What this task involves
Express the lines of the records below as a Markdown table with the columns Row and Line. Put a row number in Row and the line itself in Line, and leave out any blank lines.

Information given

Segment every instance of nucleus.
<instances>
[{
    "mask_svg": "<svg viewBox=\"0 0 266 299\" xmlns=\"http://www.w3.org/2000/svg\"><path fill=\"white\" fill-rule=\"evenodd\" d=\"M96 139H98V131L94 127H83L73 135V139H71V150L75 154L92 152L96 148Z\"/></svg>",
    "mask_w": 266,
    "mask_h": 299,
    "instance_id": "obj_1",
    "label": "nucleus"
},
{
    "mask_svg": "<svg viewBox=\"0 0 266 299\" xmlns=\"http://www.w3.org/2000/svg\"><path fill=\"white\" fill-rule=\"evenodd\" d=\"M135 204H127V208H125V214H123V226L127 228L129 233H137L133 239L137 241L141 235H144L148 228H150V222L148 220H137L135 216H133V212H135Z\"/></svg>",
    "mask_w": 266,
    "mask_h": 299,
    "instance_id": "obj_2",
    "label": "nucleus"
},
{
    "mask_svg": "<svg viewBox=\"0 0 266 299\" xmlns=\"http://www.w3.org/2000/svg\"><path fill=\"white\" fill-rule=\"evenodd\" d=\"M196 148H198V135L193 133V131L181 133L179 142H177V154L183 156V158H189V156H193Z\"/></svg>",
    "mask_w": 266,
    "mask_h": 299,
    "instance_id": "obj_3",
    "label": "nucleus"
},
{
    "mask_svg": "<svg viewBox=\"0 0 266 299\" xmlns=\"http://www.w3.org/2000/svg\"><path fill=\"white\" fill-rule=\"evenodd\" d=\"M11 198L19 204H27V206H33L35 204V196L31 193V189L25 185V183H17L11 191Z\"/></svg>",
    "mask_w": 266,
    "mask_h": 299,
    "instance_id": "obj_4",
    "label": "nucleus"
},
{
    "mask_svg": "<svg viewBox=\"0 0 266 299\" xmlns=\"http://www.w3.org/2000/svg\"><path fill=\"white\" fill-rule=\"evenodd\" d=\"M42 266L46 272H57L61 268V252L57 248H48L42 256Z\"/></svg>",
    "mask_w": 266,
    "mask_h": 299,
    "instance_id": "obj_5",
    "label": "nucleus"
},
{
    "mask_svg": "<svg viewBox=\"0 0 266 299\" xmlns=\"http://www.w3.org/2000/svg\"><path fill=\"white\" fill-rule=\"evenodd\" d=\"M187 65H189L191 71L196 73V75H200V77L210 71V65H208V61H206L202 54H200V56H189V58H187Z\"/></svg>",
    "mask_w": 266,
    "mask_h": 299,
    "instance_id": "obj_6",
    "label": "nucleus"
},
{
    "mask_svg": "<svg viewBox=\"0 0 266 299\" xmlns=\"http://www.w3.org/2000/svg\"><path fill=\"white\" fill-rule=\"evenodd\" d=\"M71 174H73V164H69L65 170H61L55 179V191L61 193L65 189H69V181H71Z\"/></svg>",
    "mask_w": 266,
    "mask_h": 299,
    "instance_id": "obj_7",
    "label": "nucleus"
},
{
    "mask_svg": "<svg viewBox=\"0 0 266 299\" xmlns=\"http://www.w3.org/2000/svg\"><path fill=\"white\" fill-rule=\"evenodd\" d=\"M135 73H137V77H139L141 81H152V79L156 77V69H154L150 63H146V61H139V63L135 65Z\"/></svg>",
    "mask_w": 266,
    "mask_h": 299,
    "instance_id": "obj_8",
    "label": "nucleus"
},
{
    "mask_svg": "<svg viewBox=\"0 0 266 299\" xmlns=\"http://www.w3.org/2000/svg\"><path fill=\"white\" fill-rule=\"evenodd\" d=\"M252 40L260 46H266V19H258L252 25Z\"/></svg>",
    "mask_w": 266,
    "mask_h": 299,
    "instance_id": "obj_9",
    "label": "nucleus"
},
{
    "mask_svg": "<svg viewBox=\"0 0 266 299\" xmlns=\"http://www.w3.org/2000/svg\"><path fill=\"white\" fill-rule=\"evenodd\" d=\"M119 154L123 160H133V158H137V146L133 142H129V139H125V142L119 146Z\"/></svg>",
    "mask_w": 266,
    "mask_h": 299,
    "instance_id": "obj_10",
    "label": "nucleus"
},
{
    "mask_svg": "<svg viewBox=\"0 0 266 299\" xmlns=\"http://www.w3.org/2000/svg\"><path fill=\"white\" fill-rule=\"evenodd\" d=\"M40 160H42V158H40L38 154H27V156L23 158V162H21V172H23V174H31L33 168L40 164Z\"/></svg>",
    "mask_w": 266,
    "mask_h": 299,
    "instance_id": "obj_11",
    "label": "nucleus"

Task solution
| Row | Line |
|---|---|
| 1 | Segment every instance of nucleus. |
| 2 | <instances> |
| 3 | [{ |
| 4 |     "mask_svg": "<svg viewBox=\"0 0 266 299\" xmlns=\"http://www.w3.org/2000/svg\"><path fill=\"white\" fill-rule=\"evenodd\" d=\"M96 139H98V131L94 127H83L73 135V139H71V150L75 154L92 152L96 148Z\"/></svg>", |
| 5 |     "mask_w": 266, |
| 6 |     "mask_h": 299, |
| 7 |     "instance_id": "obj_1", |
| 8 |     "label": "nucleus" |
| 9 | }, |
| 10 | { |
| 11 |     "mask_svg": "<svg viewBox=\"0 0 266 299\" xmlns=\"http://www.w3.org/2000/svg\"><path fill=\"white\" fill-rule=\"evenodd\" d=\"M135 204H127V208H125V214H123V226L127 228L129 233H137L133 239L137 241L141 235H144L148 228H150V222L148 220H137L135 216H133V212H135Z\"/></svg>", |
| 12 |     "mask_w": 266, |
| 13 |     "mask_h": 299, |
| 14 |     "instance_id": "obj_2", |
| 15 |     "label": "nucleus" |
| 16 | }, |
| 17 | { |
| 18 |     "mask_svg": "<svg viewBox=\"0 0 266 299\" xmlns=\"http://www.w3.org/2000/svg\"><path fill=\"white\" fill-rule=\"evenodd\" d=\"M196 148H198V135L193 133V131L181 133L179 142H177V154L183 156V158H189V156H193Z\"/></svg>", |
| 19 |     "mask_w": 266, |
| 20 |     "mask_h": 299, |
| 21 |     "instance_id": "obj_3", |
| 22 |     "label": "nucleus" |
| 23 | }, |
| 24 | { |
| 25 |     "mask_svg": "<svg viewBox=\"0 0 266 299\" xmlns=\"http://www.w3.org/2000/svg\"><path fill=\"white\" fill-rule=\"evenodd\" d=\"M11 198L19 204H27V206H33L35 204V196L31 193V189L25 185V183H17L11 191Z\"/></svg>", |
| 26 |     "mask_w": 266, |
| 27 |     "mask_h": 299, |
| 28 |     "instance_id": "obj_4", |
| 29 |     "label": "nucleus" |
| 30 | }, |
| 31 | { |
| 32 |     "mask_svg": "<svg viewBox=\"0 0 266 299\" xmlns=\"http://www.w3.org/2000/svg\"><path fill=\"white\" fill-rule=\"evenodd\" d=\"M42 266L46 272H57L61 268V252L57 248H48L42 256Z\"/></svg>", |
| 33 |     "mask_w": 266, |
| 34 |     "mask_h": 299, |
| 35 |     "instance_id": "obj_5", |
| 36 |     "label": "nucleus" |
| 37 | }, |
| 38 | { |
| 39 |     "mask_svg": "<svg viewBox=\"0 0 266 299\" xmlns=\"http://www.w3.org/2000/svg\"><path fill=\"white\" fill-rule=\"evenodd\" d=\"M187 65H189L191 71L196 73V75H200V77L210 71V65H208V61H206L202 54H200V56H189V58H187Z\"/></svg>", |
| 40 |     "mask_w": 266, |
| 41 |     "mask_h": 299, |
| 42 |     "instance_id": "obj_6", |
| 43 |     "label": "nucleus" |
| 44 | }, |
| 45 | { |
| 46 |     "mask_svg": "<svg viewBox=\"0 0 266 299\" xmlns=\"http://www.w3.org/2000/svg\"><path fill=\"white\" fill-rule=\"evenodd\" d=\"M71 174H73V164H69L65 170H61L55 179V191L61 193L65 189H69V181H71Z\"/></svg>", |
| 47 |     "mask_w": 266, |
| 48 |     "mask_h": 299, |
| 49 |     "instance_id": "obj_7", |
| 50 |     "label": "nucleus" |
| 51 | }, |
| 52 | { |
| 53 |     "mask_svg": "<svg viewBox=\"0 0 266 299\" xmlns=\"http://www.w3.org/2000/svg\"><path fill=\"white\" fill-rule=\"evenodd\" d=\"M135 73H137V77H139L141 81H152V79L156 77V69H154L150 63H146V61H139V63L135 65Z\"/></svg>", |
| 54 |     "mask_w": 266, |
| 55 |     "mask_h": 299, |
| 56 |     "instance_id": "obj_8", |
| 57 |     "label": "nucleus" |
| 58 | }, |
| 59 | { |
| 60 |     "mask_svg": "<svg viewBox=\"0 0 266 299\" xmlns=\"http://www.w3.org/2000/svg\"><path fill=\"white\" fill-rule=\"evenodd\" d=\"M252 40L260 46H266V19H258L252 25Z\"/></svg>", |
| 61 |     "mask_w": 266, |
| 62 |     "mask_h": 299, |
| 63 |     "instance_id": "obj_9", |
| 64 |     "label": "nucleus" |
| 65 | }, |
| 66 | { |
| 67 |     "mask_svg": "<svg viewBox=\"0 0 266 299\" xmlns=\"http://www.w3.org/2000/svg\"><path fill=\"white\" fill-rule=\"evenodd\" d=\"M119 154L123 160H133V158H137V146L133 142H129V139H125V142L119 146Z\"/></svg>", |
| 68 |     "mask_w": 266, |
| 69 |     "mask_h": 299, |
| 70 |     "instance_id": "obj_10", |
| 71 |     "label": "nucleus" |
| 72 | }, |
| 73 | { |
| 74 |     "mask_svg": "<svg viewBox=\"0 0 266 299\" xmlns=\"http://www.w3.org/2000/svg\"><path fill=\"white\" fill-rule=\"evenodd\" d=\"M40 160H42V158H40L38 154H27V156L23 158V162H21V172H23V174H31L33 168L40 164Z\"/></svg>", |
| 75 |     "mask_w": 266, |
| 76 |     "mask_h": 299, |
| 77 |     "instance_id": "obj_11", |
| 78 |     "label": "nucleus" |